Schwimmen war ihre Welt

Heyerode  Helene Hohlbein aus Heyerode blickt heute auf 100 Jahre zurück und hat einst sogar für Olympioniken gestrickt

(Helene Hohlbein aus Heyerode ist auch mit ihren 100 Jahren noch eine gefragte Gesprächspartnerin unter Senioren und in der Familie.

(Helene Hohlbein aus Heyerode ist auch mit ihren 100 Jahren noch eine gefragte Gesprächspartnerin unter Senioren und in der Familie.

Foto: Reiner Schmalzl

Fragt man sie nach Namenstagen aus der Familien, Ereignissen der Dorfgeschichte oder des Weltgeschehens, verblüfft Helene Hohlbein zumeist blitzartig und recht präzise. Dass die Heyerödern das Klischee eines wandelnden Geschichtslexikons bedienen kann, liegt daran, dass sie heute auf 100 Lebensjahre zurückblickt.
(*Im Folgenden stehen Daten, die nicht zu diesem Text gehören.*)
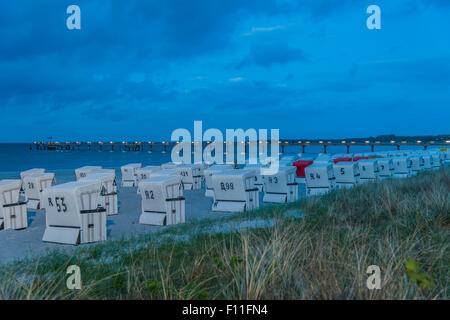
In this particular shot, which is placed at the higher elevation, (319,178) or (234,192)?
(319,178)

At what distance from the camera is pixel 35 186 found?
13719mm

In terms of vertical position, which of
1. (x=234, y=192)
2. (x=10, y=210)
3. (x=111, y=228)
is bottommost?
(x=111, y=228)

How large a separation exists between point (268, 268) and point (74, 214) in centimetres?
600

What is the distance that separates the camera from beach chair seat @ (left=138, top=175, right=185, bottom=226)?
1016cm

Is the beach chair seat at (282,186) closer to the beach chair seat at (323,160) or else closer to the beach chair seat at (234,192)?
the beach chair seat at (234,192)

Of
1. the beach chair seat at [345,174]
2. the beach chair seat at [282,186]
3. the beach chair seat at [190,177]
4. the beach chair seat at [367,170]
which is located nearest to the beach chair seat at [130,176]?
the beach chair seat at [190,177]

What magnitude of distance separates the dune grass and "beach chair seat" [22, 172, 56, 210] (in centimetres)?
870

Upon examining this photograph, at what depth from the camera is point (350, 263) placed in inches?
153

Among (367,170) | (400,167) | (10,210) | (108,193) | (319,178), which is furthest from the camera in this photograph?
(400,167)

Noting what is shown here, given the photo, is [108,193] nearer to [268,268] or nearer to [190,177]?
[190,177]

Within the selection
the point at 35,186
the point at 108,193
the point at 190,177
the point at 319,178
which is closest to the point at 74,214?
the point at 108,193

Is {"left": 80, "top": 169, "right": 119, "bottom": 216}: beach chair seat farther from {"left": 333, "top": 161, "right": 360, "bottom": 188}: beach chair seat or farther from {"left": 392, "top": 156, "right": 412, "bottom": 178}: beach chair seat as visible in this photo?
{"left": 392, "top": 156, "right": 412, "bottom": 178}: beach chair seat

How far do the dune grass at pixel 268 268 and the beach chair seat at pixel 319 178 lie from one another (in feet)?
26.5
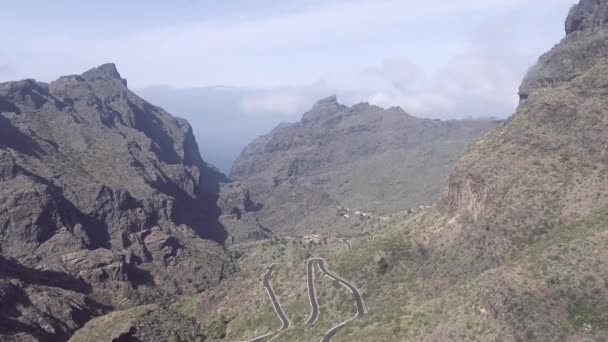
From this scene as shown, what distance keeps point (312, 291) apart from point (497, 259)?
33.8 meters

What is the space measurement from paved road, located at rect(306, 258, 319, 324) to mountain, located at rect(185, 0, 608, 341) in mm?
732

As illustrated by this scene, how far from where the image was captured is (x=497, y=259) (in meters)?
87.1

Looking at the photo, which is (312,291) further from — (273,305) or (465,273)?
(465,273)

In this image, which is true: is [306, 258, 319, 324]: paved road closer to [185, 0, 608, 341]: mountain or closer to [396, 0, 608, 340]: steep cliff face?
[185, 0, 608, 341]: mountain

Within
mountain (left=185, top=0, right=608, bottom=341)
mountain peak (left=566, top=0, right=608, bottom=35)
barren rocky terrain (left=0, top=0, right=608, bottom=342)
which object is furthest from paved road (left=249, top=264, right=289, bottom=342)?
mountain peak (left=566, top=0, right=608, bottom=35)

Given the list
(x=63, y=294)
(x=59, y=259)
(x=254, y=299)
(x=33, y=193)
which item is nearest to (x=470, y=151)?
(x=254, y=299)

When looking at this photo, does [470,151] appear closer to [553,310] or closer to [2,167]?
[553,310]

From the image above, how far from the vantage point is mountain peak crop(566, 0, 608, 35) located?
148500mm

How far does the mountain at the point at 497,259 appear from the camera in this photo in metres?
63.8

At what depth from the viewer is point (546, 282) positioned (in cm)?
6481

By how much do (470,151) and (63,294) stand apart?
300ft

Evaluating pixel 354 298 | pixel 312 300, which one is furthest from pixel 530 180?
pixel 312 300

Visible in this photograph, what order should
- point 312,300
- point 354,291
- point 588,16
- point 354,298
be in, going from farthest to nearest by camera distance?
point 588,16 < point 312,300 < point 354,291 < point 354,298

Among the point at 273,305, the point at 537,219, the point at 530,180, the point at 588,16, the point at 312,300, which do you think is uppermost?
the point at 588,16
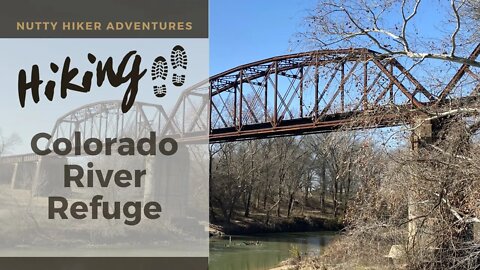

Als siebtes von zehn Kindern der Eheleute Susanne und Hubert Zengerling wurde die Jubilarin am 4. November 1919 in Heyerode geboren. Am 30. März 1937 trat sie mit ihrem Mann Berthold vor den Traualtar. Doch der Krieg gönnte dem Paar nur ein kurzes gemeinsames Glück. Als Berthold Hohlbein im Dezember 1943 nahe seines damaligen Wohnortes Teschen und heutigen Cieszyn (Polen), gefallen war, zog es die junge Witwe in die Heimat.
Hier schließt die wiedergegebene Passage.